Working data Start Marker

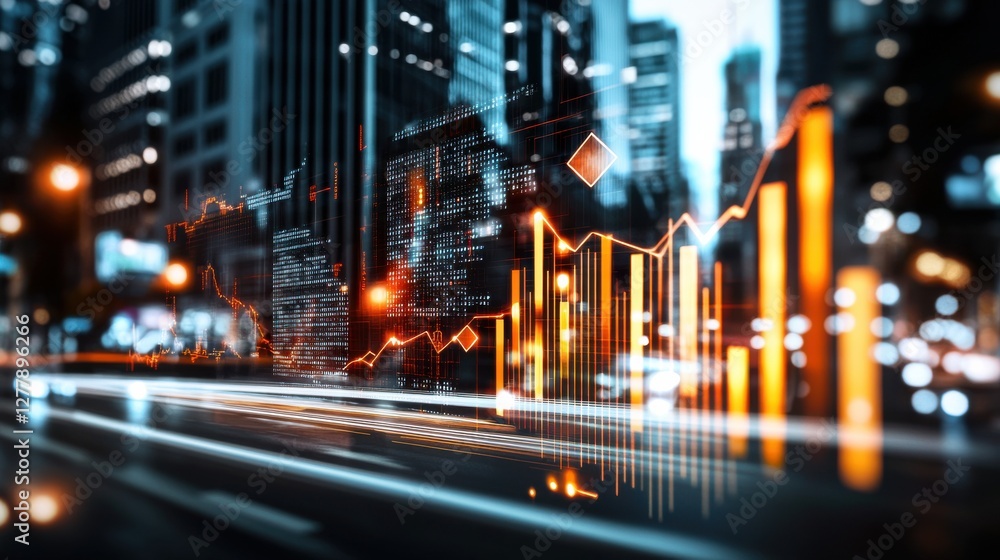 Aufkleber illuminated cityscape with blurred traffic and financial data visualizations
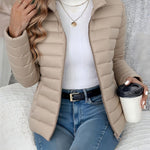 Eleanor | Women's Lightweight Quilted Puffer Coat Stand Collar Zip-Up Jacket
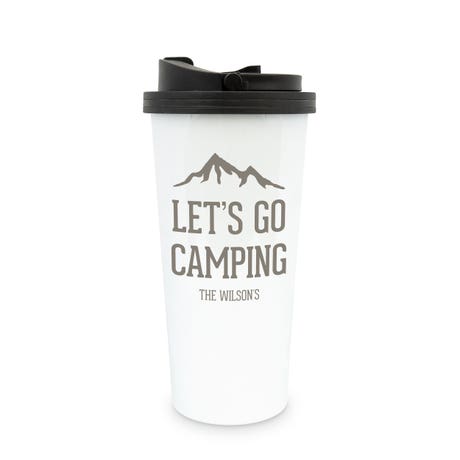 Personalized Stainless Steel To Go Travel Coffee Mug - Let's Go Camping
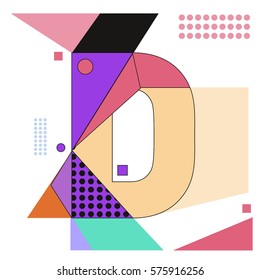 Vector Brochure design with letter D. Illustration background template for poster. Fun Holiday business catalog and magazine cover. Memphis style design visual presentation graphic elements.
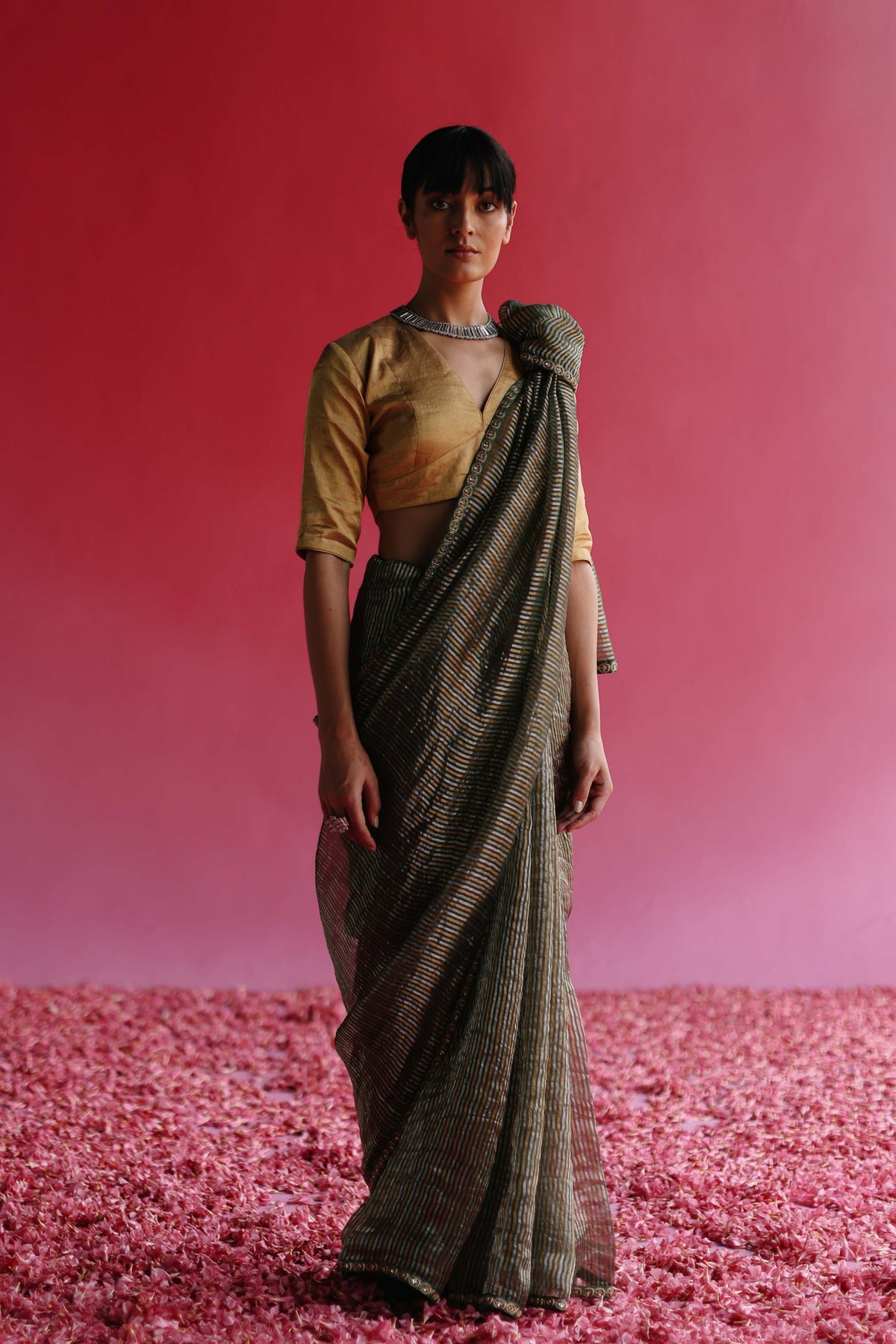 Aago Gold Saree Set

Working data End Marker

_Job item_
Render the text lines of the dataset items above as a JSON list of strings, one string for each line, leaving out blank lines and all pictures.

_Final answer_
[
  " Aufkleber illuminated cityscape with blurred traffic and financial data visualizations",
  " Eleanor | Women's Lightweight Quilted Puffer Coat Stand Collar Zip-Up Jacket",
  " Personalized Stainless Steel To Go Travel Coffee Mug - Let's Go Camping",
  " Vector Brochure design with letter D. Illustration background template for poster. Fun Holiday business catalog and magazine cover. Memphis style design visual presentation graphic elements.",
  " Aago Gold Saree Set"
]